What the exercise asks
Emit the entire listing verbatim.

[Excerpts of spatial question data]
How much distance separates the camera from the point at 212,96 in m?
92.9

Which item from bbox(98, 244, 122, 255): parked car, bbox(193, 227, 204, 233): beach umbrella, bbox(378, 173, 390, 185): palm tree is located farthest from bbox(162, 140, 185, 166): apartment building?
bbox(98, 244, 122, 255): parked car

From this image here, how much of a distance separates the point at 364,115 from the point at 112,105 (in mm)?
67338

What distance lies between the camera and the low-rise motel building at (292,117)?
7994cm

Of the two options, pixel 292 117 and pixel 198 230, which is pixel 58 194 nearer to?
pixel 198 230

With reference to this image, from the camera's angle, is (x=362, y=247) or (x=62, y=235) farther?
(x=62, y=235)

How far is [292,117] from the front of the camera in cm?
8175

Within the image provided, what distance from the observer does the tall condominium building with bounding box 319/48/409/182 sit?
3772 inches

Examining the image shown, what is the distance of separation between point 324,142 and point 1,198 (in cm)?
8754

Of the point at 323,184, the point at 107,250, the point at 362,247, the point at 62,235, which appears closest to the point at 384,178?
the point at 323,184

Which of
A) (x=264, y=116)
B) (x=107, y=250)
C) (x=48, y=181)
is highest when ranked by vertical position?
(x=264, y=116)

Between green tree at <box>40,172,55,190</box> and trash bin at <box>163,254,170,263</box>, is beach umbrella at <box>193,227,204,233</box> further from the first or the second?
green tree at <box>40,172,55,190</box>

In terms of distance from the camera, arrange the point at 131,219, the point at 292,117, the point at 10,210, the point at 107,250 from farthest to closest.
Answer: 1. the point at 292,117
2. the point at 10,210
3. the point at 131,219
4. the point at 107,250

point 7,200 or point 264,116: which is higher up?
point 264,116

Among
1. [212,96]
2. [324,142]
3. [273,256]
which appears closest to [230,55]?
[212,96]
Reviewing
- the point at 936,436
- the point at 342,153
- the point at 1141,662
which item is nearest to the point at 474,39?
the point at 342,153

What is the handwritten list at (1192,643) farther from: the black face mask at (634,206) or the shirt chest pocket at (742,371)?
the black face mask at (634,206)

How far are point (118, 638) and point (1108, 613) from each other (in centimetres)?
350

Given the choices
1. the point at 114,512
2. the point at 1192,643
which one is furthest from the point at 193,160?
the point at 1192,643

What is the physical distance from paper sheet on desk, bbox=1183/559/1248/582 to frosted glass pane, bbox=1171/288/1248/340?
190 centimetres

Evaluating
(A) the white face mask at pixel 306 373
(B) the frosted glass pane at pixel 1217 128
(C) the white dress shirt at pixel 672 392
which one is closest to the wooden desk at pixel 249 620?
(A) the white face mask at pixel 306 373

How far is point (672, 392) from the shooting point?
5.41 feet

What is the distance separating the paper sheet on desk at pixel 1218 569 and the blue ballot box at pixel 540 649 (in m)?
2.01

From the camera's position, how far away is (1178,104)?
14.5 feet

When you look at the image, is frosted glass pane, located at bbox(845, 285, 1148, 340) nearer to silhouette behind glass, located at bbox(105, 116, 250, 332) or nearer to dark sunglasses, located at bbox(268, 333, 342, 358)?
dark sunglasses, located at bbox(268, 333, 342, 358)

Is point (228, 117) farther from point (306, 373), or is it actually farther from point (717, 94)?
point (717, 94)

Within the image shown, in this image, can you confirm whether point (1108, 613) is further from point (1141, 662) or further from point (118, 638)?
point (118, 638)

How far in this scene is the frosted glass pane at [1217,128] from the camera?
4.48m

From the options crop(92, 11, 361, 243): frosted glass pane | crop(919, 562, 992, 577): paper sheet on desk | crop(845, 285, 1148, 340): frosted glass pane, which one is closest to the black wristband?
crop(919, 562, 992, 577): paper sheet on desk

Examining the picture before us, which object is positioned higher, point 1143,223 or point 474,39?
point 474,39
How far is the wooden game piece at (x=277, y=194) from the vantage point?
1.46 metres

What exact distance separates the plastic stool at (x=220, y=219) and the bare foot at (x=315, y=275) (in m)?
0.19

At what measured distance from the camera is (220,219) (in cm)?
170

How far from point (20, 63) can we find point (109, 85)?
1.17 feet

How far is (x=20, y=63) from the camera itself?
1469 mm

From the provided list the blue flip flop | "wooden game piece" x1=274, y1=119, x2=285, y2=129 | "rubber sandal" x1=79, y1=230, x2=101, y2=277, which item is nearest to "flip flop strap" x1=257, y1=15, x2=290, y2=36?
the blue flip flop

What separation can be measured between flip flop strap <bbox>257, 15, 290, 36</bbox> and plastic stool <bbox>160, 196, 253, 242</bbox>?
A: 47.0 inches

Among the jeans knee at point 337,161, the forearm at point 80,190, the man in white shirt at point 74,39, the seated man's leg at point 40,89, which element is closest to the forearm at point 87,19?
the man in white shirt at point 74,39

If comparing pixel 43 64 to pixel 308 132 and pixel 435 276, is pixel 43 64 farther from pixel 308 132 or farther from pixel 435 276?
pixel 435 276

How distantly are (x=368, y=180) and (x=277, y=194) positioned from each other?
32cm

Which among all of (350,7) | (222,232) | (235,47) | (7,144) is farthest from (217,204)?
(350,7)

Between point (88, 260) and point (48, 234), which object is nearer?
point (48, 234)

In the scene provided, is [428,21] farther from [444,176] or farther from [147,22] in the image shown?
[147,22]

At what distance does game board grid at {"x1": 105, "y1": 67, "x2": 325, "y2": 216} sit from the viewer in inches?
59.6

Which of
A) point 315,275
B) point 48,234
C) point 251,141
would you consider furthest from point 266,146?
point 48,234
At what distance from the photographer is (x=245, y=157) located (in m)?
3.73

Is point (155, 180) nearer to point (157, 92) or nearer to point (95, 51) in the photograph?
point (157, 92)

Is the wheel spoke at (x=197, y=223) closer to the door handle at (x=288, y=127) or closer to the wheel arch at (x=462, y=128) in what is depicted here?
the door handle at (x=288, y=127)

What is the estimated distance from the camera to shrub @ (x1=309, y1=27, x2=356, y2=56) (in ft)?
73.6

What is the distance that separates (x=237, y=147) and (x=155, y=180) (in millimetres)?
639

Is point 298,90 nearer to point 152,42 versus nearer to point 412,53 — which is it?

Answer for this exercise
How much distance separates the camera from the point at 212,96 in m?
92.9

Which item from bbox(98, 244, 122, 255): parked car, bbox(193, 227, 204, 233): beach umbrella, bbox(378, 173, 390, 185): palm tree is located farthest from bbox(162, 140, 185, 166): apartment building?
bbox(98, 244, 122, 255): parked car

From this image here, how much of a distance separates the point at 364,115 from the point at 112,105 (in mm)?
67338

What distance lies between the camera and the low-rise motel building at (292,117)?
7994cm

Of the two options, pixel 292 117 and pixel 198 230, which is pixel 58 194 nearer to?
pixel 198 230

With reference to this image, from the camera's angle, is (x=362, y=247) or (x=62, y=235) farther?
(x=62, y=235)

How far is [292,117] from the front of the camera in cm?
8175

Within the image provided, what distance from the observer does the tall condominium building with bounding box 319/48/409/182 sit?
3772 inches

Examining the image shown, what is the distance of separation between point 324,142 and point 1,198 (in cm)?
8754

Of the point at 323,184, the point at 107,250, the point at 362,247, the point at 62,235, which appears closest to the point at 384,178?
the point at 323,184

Which of
A) (x=264, y=116)
B) (x=107, y=250)
C) (x=48, y=181)
is highest when ranked by vertical position?
(x=264, y=116)

Between green tree at <box>40,172,55,190</box> and trash bin at <box>163,254,170,263</box>, is beach umbrella at <box>193,227,204,233</box> further from the first or the second?
green tree at <box>40,172,55,190</box>

In terms of distance from the camera, arrange the point at 131,219, the point at 292,117, the point at 10,210, the point at 107,250 from farthest to closest.
Answer: 1. the point at 292,117
2. the point at 10,210
3. the point at 131,219
4. the point at 107,250

point 7,200 or point 264,116: which is higher up?
point 264,116

Among
1. [212,96]
2. [324,142]
3. [273,256]
which appears closest to [230,55]?
[212,96]
Reviewing
- the point at 936,436
- the point at 342,153
- the point at 1141,662
which item is nearest to the point at 474,39?
the point at 342,153

What is the handwritten list at (1192,643) farther from: the black face mask at (634,206) or the shirt chest pocket at (742,371)?
the black face mask at (634,206)

How far are point (118, 638) and point (1108, 613) from each other (in centimetres)?
350

Given the choices
1. the point at 114,512
2. the point at 1192,643
which one is furthest from the point at 193,160?
the point at 1192,643

What is the physical distance from paper sheet on desk, bbox=1183/559/1248/582 to frosted glass pane, bbox=1171/288/1248/340?
190 centimetres

Evaluating
(A) the white face mask at pixel 306 373
(B) the frosted glass pane at pixel 1217 128
(C) the white dress shirt at pixel 672 392
which one is closest to the wooden desk at pixel 249 620?
(A) the white face mask at pixel 306 373

How far is point (672, 392) from the shooting point?
5.41 feet

What is the distance separating the paper sheet on desk at pixel 1218 569 and the blue ballot box at pixel 540 649 (in m)?
2.01

From the camera's position, how far away is (1178,104)?
14.5 feet

When you look at the image, is frosted glass pane, located at bbox(845, 285, 1148, 340) nearer to silhouette behind glass, located at bbox(105, 116, 250, 332) or nearer to dark sunglasses, located at bbox(268, 333, 342, 358)?
dark sunglasses, located at bbox(268, 333, 342, 358)

Is point (228, 117) farther from point (306, 373), or is it actually farther from point (717, 94)?
point (717, 94)

Within the image shown, in this image, can you confirm whether point (1108, 613) is further from point (1141, 662) or further from point (118, 638)?
point (118, 638)

How far in this scene is the frosted glass pane at [1217,128] from the camera?
4.48m

From the options crop(92, 11, 361, 243): frosted glass pane | crop(919, 562, 992, 577): paper sheet on desk | crop(845, 285, 1148, 340): frosted glass pane, which one is closest to the black wristband?
crop(919, 562, 992, 577): paper sheet on desk

Examining the picture before us, which object is positioned higher, point 1143,223 or point 474,39?
point 474,39
How far is the wooden game piece at (x=277, y=194) from the vantage point?
1.46 metres

What exact distance separates the plastic stool at (x=220, y=219) and the bare foot at (x=315, y=275) (in m)?
0.19

At what measured distance from the camera is (220,219) (in cm)?
170

How far from point (20, 63) can we find point (109, 85)?
1.17 feet

How far is (x=20, y=63) from the camera itself?
1469 mm

From the provided list the blue flip flop | "wooden game piece" x1=274, y1=119, x2=285, y2=129 | "rubber sandal" x1=79, y1=230, x2=101, y2=277, which item is nearest to "flip flop strap" x1=257, y1=15, x2=290, y2=36?
the blue flip flop

What separation can be measured between flip flop strap <bbox>257, 15, 290, 36</bbox> and plastic stool <bbox>160, 196, 253, 242</bbox>?
A: 47.0 inches

Among the jeans knee at point 337,161, the forearm at point 80,190, the man in white shirt at point 74,39, the seated man's leg at point 40,89, which element is closest to the forearm at point 87,19?
the man in white shirt at point 74,39

If comparing pixel 43 64 to pixel 308 132 and pixel 435 276, is pixel 43 64 farther from pixel 308 132 or farther from pixel 435 276?
pixel 435 276

How distantly are (x=368, y=180) and (x=277, y=194) positioned from each other?
32cm

Which among all of (350,7) | (222,232) | (235,47) | (7,144) is farthest from (217,204)?
(350,7)

Between point (88, 260) and point (48, 234), which object is nearer?
point (48, 234)

In the scene provided, is [428,21] farther from [444,176] or farther from [147,22] in the image shown?
[147,22]

At what distance does game board grid at {"x1": 105, "y1": 67, "x2": 325, "y2": 216} sit from the viewer in inches?
59.6

Which of
A) point 315,275
B) point 48,234
C) point 251,141
would you consider furthest from point 266,146?
point 48,234
At what distance from the photographer is (x=245, y=157) located (in m)?
3.73

Is point (155, 180) nearer to point (157, 92) or nearer to point (95, 51) in the photograph?
point (157, 92)

Is the wheel spoke at (x=197, y=223) closer to the door handle at (x=288, y=127) or closer to the wheel arch at (x=462, y=128) in what is depicted here?
the door handle at (x=288, y=127)

What is the estimated distance from the camera to shrub @ (x1=309, y1=27, x2=356, y2=56) (in ft)?
73.6

What is the distance that separates (x=237, y=147) and (x=155, y=180) (in millimetres)?
639

Is point 298,90 nearer to point 152,42 versus nearer to point 412,53 — which is it?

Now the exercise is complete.